The economic problem with pitching a tariff rollback as inflation response is two-fold. First, a tariff of any given size might affect the price level but it does nothing to the rate of change. A tariff imposed in 2018 could perhaps have caused a price increase in 2018, but it cannot bear responsibility for prices rising in 2022.
Likewise, a tariff eliminated in the second quarter of 2022 might cause a onetime downward shift in prices — say, an 8.8 per cent inflation print in the third quarter instead of 9 per cent — but it will not affect whatever combination of forces is driving inflation to begin with. If inflation the following quarter would have been headed towards 9 per cent with tariffs in place, it will still be heading towards 9 per cent with the tariffs gone.
Thus, a tariff reduction is not so much an inflation-fighting tool as an arbitrary subsidy offered on a particular category of goods. Policymakers could just as easily take the tariff revenue and pay it to the sellers of pitted fruits and haircuts, reducing the price of those goods.
In fact, that would be a better policy than the proposed tariff cut, which has the rather unattractive quality of targeting its support specifically at the Chinese imports that policymakers have rightly sought to penalise. The “random subsidy” model (which, to be clear, is a ridiculous policy idea that no economist would defend) could be improved even further over the tariff cut by targeting it at those goods and services which have actually had the largest price increases, a category that tends not to include Chinese imports anyway.
And that leads to the second problem with the tariff-cutting idea, which is that tariff changes do not necessarily translate much into price changes. As analysts like RealityChek’s Alan Tonelson and the Coalition for a Prosperous America’s Michael Stumo have been observing for years, one is hard-pressed to find evidence in the consumer price data from 2018-19 to vindicate the warnings that American consumers would bear the burden of the Trump administration’s tariffs.
This should not surprise economists, who in other contexts are quick to observe that where a tax is imposed and where it is paid are two different questions. Suppose the US imposes a 25 per cent tariff on a widget that a Chinese company is selling for $100. If that company is the world’s sole widget supplier, the price might rise to nearly $125 and consumers would bear the tariff’s brunt. But if an American company (or, for that matter, a Vietnamese one) can meet demand for the widget at $102, then the price will settle near there. Consumers will see little difference, and it is the Chinese company that will have to swallow the tariff’s cost or exit the market.

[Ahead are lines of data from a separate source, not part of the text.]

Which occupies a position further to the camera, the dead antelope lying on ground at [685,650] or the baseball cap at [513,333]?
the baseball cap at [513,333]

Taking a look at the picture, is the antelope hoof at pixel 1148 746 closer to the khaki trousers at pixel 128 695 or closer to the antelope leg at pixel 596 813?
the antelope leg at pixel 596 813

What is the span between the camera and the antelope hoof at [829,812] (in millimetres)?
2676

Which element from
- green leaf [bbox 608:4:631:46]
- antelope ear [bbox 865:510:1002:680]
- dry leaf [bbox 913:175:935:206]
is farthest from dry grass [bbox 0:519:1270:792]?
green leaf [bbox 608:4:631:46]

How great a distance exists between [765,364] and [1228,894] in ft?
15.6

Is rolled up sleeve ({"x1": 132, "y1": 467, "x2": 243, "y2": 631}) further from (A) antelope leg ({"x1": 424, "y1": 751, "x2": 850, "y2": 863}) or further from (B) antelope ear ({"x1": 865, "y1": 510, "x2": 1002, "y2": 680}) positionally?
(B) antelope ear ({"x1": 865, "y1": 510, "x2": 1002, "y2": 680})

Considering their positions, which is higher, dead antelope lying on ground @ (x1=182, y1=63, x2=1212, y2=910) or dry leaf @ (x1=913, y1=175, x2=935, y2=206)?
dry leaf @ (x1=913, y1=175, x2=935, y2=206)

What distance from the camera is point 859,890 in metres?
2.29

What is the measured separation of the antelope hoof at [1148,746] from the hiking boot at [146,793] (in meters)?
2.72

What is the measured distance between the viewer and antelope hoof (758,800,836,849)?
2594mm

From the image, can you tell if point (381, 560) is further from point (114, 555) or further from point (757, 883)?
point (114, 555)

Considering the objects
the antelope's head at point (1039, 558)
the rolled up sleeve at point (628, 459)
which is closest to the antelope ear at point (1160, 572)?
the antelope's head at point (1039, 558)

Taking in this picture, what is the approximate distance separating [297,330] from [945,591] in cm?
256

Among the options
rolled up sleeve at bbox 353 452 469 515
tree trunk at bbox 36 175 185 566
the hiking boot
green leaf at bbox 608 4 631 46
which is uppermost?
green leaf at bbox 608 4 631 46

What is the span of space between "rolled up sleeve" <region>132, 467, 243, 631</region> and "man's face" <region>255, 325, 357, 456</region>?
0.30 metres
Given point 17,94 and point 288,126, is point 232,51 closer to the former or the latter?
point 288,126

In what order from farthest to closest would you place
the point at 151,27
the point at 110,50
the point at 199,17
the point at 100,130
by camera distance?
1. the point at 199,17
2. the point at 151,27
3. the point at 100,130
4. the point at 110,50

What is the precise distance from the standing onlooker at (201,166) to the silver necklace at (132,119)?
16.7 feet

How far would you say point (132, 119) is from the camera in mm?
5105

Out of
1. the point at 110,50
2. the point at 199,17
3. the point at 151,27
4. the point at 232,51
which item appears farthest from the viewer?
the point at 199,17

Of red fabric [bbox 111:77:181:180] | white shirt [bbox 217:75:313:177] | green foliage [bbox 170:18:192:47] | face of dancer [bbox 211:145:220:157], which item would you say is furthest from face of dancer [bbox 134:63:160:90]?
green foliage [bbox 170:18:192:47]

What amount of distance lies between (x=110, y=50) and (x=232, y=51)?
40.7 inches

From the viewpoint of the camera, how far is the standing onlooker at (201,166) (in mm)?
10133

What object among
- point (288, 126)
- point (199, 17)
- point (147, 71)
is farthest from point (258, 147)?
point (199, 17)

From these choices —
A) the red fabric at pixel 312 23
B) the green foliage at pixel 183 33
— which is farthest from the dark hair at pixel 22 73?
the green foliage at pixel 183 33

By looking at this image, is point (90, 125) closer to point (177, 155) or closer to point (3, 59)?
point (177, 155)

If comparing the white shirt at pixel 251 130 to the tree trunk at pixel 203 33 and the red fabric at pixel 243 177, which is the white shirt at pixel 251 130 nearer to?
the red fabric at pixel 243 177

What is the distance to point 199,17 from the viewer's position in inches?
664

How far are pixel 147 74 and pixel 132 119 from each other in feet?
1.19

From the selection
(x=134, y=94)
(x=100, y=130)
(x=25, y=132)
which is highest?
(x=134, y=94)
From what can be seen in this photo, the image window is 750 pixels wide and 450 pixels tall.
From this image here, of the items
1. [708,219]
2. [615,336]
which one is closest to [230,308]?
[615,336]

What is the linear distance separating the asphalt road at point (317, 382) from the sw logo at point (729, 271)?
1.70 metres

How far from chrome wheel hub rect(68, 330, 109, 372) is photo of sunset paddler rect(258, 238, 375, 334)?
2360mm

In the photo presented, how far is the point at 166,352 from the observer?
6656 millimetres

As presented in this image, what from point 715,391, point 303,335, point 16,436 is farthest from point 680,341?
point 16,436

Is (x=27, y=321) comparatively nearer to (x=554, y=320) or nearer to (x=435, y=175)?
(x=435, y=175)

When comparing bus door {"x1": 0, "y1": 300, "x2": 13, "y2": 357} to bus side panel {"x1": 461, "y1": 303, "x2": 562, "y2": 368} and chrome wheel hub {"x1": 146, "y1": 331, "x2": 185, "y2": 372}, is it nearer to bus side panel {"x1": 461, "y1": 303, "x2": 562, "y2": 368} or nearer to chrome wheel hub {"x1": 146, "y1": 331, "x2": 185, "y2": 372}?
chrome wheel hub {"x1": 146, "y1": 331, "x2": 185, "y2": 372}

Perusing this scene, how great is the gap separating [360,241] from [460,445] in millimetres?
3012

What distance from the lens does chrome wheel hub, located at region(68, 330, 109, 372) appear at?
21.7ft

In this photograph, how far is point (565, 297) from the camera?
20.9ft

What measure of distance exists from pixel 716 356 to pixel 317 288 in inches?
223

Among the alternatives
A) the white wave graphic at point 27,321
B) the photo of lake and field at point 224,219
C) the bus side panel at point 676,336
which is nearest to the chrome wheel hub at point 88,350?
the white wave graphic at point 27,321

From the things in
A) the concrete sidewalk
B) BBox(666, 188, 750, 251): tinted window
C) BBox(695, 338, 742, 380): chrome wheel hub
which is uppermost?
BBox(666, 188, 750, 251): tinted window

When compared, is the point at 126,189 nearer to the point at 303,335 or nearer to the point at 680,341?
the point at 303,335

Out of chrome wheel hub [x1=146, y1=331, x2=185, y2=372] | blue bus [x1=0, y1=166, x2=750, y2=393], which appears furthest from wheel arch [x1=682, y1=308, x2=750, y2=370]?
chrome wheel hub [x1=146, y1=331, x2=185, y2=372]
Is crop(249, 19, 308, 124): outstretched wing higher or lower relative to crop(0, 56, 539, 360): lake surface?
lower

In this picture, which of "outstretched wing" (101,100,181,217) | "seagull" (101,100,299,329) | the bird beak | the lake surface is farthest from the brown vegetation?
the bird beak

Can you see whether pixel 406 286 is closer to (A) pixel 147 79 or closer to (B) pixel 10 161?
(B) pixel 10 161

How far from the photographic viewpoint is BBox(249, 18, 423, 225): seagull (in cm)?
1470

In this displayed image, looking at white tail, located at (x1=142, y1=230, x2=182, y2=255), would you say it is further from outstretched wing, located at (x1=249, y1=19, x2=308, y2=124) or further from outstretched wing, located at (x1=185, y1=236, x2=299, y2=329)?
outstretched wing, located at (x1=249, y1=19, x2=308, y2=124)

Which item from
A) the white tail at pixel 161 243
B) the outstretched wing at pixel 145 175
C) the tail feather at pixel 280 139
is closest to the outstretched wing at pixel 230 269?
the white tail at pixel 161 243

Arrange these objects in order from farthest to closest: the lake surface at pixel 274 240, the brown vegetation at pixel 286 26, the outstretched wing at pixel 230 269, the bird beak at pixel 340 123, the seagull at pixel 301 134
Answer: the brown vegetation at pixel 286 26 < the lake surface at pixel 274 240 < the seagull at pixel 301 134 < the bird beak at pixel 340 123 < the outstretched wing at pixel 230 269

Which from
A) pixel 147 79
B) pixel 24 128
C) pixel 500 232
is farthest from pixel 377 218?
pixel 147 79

Simply multiplying a volume of trade by a tariff level and declaring it the cost borne by consumers — as analysts at the Peterson Institute for International Economics do in a paper entitled “For Inflation Relief, the United States Should Look to Trade Liberalization” — is not economics at all, but mere globalisation propaganda.
For their part, policymakers face the challenge of assessing whether a tariff rollback’s minuscule, one-time effect on inflation is worth the cost of defanging the long-term China strategy initiated by Donald Trump and thus far carried forward by Joe Biden. This is not a hard challenge.
Anyone who takes seriously the need to confront China and rebalance global economic flows should not countenance abandoning the cause for the sake of a hollow inflation talking point.
America’s only hope of success is to convince the investors and corporations who place decades-long bets on where to build industrial capacity, and the Chinese with whom we are engaged in a repeat game of negotiations, that we have the steadfast resolve to see this project through and bear real costs along the way. If we reverse course at the first political opportunity, who would ever take us seriously again?
Politicians should be grateful this first test is such an easy one. But let’s see who passes it.